The Puy d'Arras, called in its own day the Puy Notre-Dame, was a medieval poetical society formed in Arras for holding contests between trouvères and pour maintenir amour et joie (for maintaining love and joy, i.e. the courtly love lyric). The term puy is Old French for "place of eminence", from Latin podium. The president of the Puy, elected annually, was titled the Prince du Puy, and he presided over the competitions, which were decided by panels of judges. The Puy was under the nominal patronage of the Virgin Mary, referred to as "Notre Dame du Puy d'Arras". Other puys under her patronage were founded at Amiens, Boulogne-sur-Mer, Caen, Évreux, and Rouen.

The Puy is less well-documented than the contemporary Confrérie des jongleurs et bourgeois d'Arras, and there is disagreement over whether they were one and the same society. The statutes of the Puy d'Arras do not survive, only the later ones of the Puy d'Amiens from 1471 shed any light on the nature of the laws of the puys. The Puy d'Arras was, unlike the Confrérie, neither social nor religious in conception. It was the creation of the urban patriciate, the wealthy and noble, plus some others, possibly those excluded from the Confrérie, who determined to maintain the courtly tradition. The Puy was thus more conservative than the Confrérie.

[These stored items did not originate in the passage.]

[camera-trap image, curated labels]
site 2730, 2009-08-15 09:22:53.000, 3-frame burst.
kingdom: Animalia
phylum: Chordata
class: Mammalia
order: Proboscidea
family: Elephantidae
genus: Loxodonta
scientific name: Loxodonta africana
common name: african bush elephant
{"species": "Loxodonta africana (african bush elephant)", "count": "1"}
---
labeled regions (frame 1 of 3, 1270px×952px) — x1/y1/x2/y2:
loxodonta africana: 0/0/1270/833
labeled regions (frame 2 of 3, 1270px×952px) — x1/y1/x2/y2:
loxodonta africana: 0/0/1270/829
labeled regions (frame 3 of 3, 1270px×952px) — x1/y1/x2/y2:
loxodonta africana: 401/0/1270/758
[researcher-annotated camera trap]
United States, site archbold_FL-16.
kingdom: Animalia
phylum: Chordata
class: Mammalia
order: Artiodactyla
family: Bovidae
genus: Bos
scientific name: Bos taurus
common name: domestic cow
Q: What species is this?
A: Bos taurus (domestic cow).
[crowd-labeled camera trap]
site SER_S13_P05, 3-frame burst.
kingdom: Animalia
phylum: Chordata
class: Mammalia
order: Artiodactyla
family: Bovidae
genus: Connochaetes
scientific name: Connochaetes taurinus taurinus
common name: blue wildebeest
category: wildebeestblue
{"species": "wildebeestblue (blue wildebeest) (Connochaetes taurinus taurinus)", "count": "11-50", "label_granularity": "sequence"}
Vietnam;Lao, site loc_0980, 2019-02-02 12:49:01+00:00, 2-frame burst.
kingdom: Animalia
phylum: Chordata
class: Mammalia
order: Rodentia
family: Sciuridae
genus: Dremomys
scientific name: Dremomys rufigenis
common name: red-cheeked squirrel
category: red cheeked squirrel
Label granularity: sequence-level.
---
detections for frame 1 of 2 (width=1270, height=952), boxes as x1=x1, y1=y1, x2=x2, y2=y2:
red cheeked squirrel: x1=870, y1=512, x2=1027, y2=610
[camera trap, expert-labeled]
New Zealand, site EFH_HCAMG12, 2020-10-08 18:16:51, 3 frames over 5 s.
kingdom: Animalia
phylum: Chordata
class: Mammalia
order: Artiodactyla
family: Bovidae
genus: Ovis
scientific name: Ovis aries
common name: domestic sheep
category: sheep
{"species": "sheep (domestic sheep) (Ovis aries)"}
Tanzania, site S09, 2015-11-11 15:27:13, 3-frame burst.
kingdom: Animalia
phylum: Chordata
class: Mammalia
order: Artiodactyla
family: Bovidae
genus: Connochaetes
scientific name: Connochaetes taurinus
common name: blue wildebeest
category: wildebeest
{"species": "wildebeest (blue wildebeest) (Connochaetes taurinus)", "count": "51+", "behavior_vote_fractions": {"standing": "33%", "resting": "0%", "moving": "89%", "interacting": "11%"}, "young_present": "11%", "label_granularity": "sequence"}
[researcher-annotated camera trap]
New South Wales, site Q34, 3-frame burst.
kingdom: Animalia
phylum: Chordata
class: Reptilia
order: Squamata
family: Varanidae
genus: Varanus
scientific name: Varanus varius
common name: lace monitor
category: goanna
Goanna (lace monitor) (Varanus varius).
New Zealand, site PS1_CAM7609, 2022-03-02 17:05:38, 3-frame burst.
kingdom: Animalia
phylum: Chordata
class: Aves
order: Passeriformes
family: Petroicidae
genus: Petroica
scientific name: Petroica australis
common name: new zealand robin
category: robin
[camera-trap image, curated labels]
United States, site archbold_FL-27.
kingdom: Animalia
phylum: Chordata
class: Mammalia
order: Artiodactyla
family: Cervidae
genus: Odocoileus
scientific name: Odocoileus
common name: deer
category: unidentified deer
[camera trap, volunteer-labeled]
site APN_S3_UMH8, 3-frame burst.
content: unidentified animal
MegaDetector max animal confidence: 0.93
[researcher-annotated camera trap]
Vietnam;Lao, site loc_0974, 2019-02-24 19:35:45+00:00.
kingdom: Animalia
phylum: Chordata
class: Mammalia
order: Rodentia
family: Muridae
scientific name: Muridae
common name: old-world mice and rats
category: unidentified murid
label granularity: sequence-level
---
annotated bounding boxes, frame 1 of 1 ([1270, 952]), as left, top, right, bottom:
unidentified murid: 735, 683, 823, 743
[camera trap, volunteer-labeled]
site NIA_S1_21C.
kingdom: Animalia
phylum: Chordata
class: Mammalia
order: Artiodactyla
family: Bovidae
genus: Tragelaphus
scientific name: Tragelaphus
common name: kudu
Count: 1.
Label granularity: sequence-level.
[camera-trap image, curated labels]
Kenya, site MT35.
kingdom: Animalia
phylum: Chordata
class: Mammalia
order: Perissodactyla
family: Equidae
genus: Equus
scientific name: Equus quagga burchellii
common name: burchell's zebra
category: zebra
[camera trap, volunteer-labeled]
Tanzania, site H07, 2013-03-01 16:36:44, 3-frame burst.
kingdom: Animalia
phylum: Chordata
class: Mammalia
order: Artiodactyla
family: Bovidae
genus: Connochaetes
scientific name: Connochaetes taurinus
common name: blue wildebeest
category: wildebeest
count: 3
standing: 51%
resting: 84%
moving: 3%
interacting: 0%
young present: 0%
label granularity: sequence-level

The poets Andrieu Contredit d'Arras and Jean de Renti (criticisingly) make mention of it and its contests. Jean Bretel mentions it in his works and he is recorded elsewhere as having served a term as Prince. Undoubtedly the highest personage to attend the Puy's festivals was Theobald I of Navarre. The high standing of the Puy is evidenced in the thirteenth-century poem Dit artésien.

By the nature of its activities, one of the favoured verse forms of the Puy was the jeu parti. Women could also participate in the Puy, both as contestants, audience members, and as judges. It has been suggested that the chansonnier known as trouvère manuscript R was compiled from oral performance at the Puy d'Arras.